Einträge aus dem Datensatz:

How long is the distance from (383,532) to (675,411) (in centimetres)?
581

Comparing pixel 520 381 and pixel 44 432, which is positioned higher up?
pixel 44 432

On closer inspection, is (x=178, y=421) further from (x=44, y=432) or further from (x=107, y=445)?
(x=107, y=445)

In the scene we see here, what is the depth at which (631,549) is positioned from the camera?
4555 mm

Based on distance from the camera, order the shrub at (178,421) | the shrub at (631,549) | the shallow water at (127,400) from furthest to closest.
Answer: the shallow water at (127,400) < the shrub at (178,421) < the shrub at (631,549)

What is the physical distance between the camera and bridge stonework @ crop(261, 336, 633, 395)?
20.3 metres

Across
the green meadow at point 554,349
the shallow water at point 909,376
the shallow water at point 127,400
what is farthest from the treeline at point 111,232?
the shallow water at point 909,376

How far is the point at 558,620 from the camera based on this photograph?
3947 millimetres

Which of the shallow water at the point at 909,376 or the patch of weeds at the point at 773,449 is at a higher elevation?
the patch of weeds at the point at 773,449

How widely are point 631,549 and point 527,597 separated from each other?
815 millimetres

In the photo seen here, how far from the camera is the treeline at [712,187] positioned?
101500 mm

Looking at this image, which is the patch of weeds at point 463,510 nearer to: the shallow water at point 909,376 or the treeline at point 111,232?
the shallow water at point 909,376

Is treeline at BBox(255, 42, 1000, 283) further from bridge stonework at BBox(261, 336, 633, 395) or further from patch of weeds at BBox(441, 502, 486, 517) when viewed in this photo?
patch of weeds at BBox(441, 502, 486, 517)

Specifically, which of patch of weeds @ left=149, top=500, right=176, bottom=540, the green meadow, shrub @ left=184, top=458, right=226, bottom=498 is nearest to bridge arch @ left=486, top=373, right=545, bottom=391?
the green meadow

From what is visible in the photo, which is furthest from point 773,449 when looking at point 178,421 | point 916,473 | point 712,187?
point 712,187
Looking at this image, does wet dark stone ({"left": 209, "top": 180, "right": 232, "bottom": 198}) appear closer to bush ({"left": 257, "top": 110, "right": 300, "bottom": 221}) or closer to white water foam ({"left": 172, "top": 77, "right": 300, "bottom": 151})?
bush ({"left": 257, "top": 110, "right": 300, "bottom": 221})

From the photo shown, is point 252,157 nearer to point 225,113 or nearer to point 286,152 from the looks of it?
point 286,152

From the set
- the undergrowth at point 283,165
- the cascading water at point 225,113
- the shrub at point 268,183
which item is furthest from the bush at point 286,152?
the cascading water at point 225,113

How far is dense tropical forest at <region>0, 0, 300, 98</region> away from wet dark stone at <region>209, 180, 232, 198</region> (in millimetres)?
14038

■ **Ihre Aufgabe**
Wiederholen Sie wortgetreu die Zeilen, beginnend mit der Zeile, die „Based on distance“ enthält, bis einschließlich der Zeile, die „Answer: the shallow“ enthält.

■ **Lösung**
Based on distance from the camera, order the shrub at (178,421) | the shrub at (631,549) | the shallow water at (127,400) from furthest to closest.
Answer: the shallow water at (127,400) < the shrub at (178,421) < the shrub at (631,549)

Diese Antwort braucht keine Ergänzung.